Franchise Legal Player Awards | Q&A with Fredric Cohen
1851 Interviews the Highest Profile Attorneys in Franchising
Name: Fredric Cohen
Firm: Cheng Cohen
LinkedIn: https://www.linkedin.com/in/fredric-cohen-136087107/
About Cheng Cohen: Cheng Cohen LLC is the franchise industry’s full service boutique law firm. We provide uncompromising client service and sound, practical legal advice to franchise and distribution clients for a fair and reasonable fee to help clients grow and maintain their brands.
Website: www.chengcohen.com
1851: How did you fall into franchising?
Cohen: I was on my way to becoming an antitrust lawyer and got lost en route. In 1989 I joined Rudnick & Wolfe, a predecessor to what eventually became DLA Piper. The marquis practice at the firm was franchising. It was an attractive practice for two reasons. First, at the time the group was populated by tremendous people like Lewis Rudnick and Dennis Wieczorek. I was fortunate to know and work with them, and to be mentored by Lewis. Second, franchising offers young litigators (as well as now “older” litigators) the opportunity to actually try cases because franchise disputes are relatively discrete and, certainly where the relationship has broken down, there is often no alternative to trial or arbitration.
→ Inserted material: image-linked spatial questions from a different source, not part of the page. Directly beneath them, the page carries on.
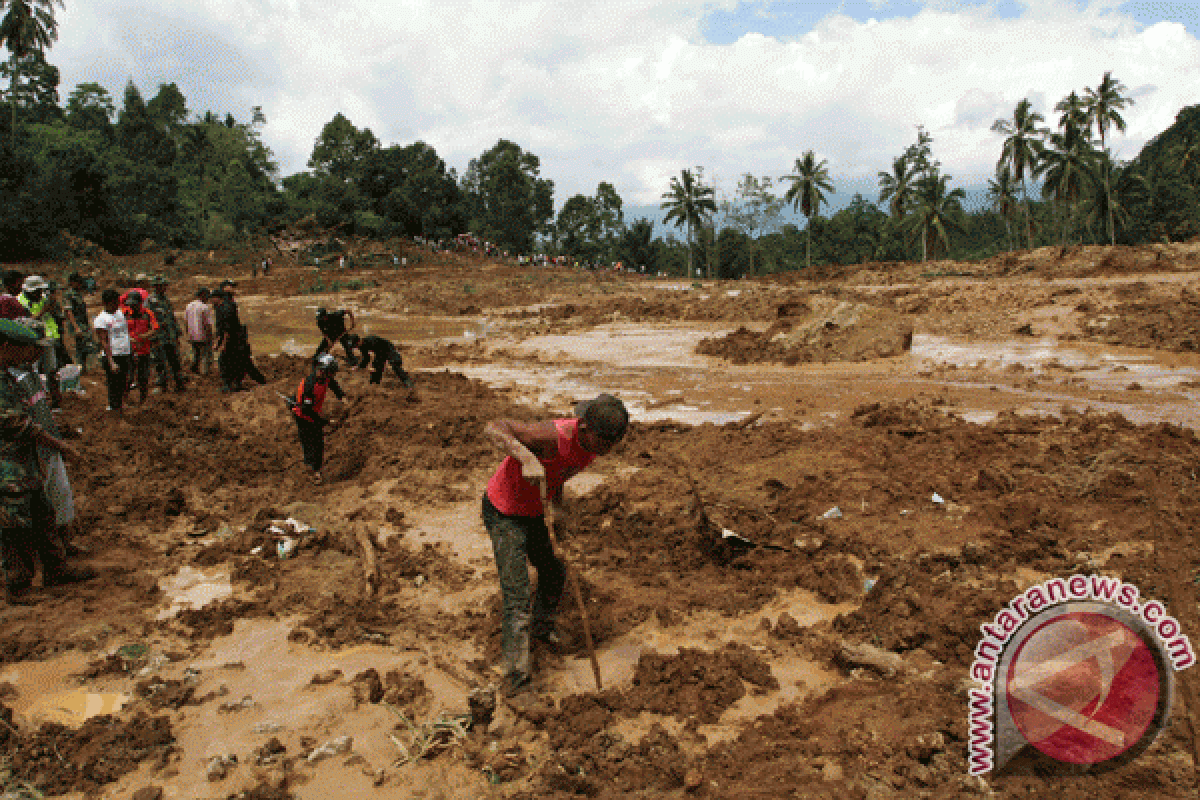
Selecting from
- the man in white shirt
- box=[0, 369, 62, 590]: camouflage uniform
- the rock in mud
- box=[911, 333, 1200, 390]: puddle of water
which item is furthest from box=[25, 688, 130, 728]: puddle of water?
box=[911, 333, 1200, 390]: puddle of water

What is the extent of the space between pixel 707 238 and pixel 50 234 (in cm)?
3722

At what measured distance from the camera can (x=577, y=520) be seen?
19.3 feet

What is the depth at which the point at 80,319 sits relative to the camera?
30.8ft

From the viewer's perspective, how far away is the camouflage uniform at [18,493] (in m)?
4.14

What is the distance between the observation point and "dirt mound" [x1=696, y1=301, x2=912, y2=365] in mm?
13156

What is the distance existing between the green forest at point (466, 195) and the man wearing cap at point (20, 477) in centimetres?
3625

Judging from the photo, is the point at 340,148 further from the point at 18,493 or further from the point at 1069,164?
the point at 18,493

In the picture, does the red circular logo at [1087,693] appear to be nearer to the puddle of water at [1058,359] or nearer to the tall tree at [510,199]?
the puddle of water at [1058,359]

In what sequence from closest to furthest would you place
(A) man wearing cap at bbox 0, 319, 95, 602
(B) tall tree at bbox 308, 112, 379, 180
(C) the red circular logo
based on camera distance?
1. (C) the red circular logo
2. (A) man wearing cap at bbox 0, 319, 95, 602
3. (B) tall tree at bbox 308, 112, 379, 180

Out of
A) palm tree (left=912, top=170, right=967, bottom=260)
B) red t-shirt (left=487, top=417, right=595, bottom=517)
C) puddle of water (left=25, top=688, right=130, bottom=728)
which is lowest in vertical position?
puddle of water (left=25, top=688, right=130, bottom=728)

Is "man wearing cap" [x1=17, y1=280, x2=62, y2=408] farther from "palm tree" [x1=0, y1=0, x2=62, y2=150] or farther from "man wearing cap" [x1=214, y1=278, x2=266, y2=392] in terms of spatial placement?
"palm tree" [x1=0, y1=0, x2=62, y2=150]

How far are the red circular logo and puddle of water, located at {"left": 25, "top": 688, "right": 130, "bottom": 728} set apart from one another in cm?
409

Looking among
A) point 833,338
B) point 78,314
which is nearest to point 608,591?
point 78,314

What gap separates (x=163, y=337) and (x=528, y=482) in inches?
328
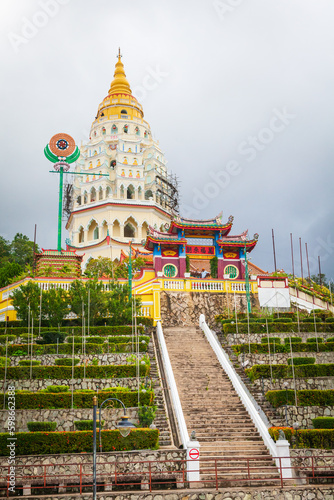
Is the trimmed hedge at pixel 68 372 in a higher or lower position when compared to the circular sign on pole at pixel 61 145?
lower

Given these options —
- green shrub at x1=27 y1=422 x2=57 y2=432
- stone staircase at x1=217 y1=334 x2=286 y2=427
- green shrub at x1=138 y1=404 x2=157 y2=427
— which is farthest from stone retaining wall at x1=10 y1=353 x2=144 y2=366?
green shrub at x1=27 y1=422 x2=57 y2=432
As it turned out, I got incredible experience for a young lawyer, and wound up co-chairing the franchise litigation group before leaving in 2007 to form Cheng Cohen with my partner Amy Cheng.
1851: What do you love most about franchising?
Cohen: Easy answer: the creative, entrepreneurial people who populate the industry. I hate lawyers as much as the next guy. As a franchise lawyer I get to spend my day working hand in hand with top people in a given industry, including marketing gurus, restaurant operations folks, financial officers, and so on. The excellence and commitment these people embody serves to motivate and challenge me every single day.
1851: What makes a great client?
Cohen: When I think of the great clients I have been privileged to work with I can identify clear commonalities: good, smart people who are solution-oriented and who are looking for a partner in achieving a solution to whatever problem is presented or anticipated. A great (and most effective) team is one in which every member brings a skillset to bear and appreciates the skills the other team members possess. Simply put, the best lawyer-client relationships are partnerships.
1851: What makes a great franchise attorney?
Cohen: Well-refined legal skills, substantive mastery, and the realization—that seems so elusive to so many lawyers—that we lawyers are in a service industry. We’re servants. Very few lawyers went to law school in order to be a servant. Most went to become a big shot. The best lawyers—whether in franchising or any other area of law—are those who possess highly developed skills and substantive knowledge and experience, and who have figured out that understatement and humility are among the most lethal and disarming weapons a lawyer can possess.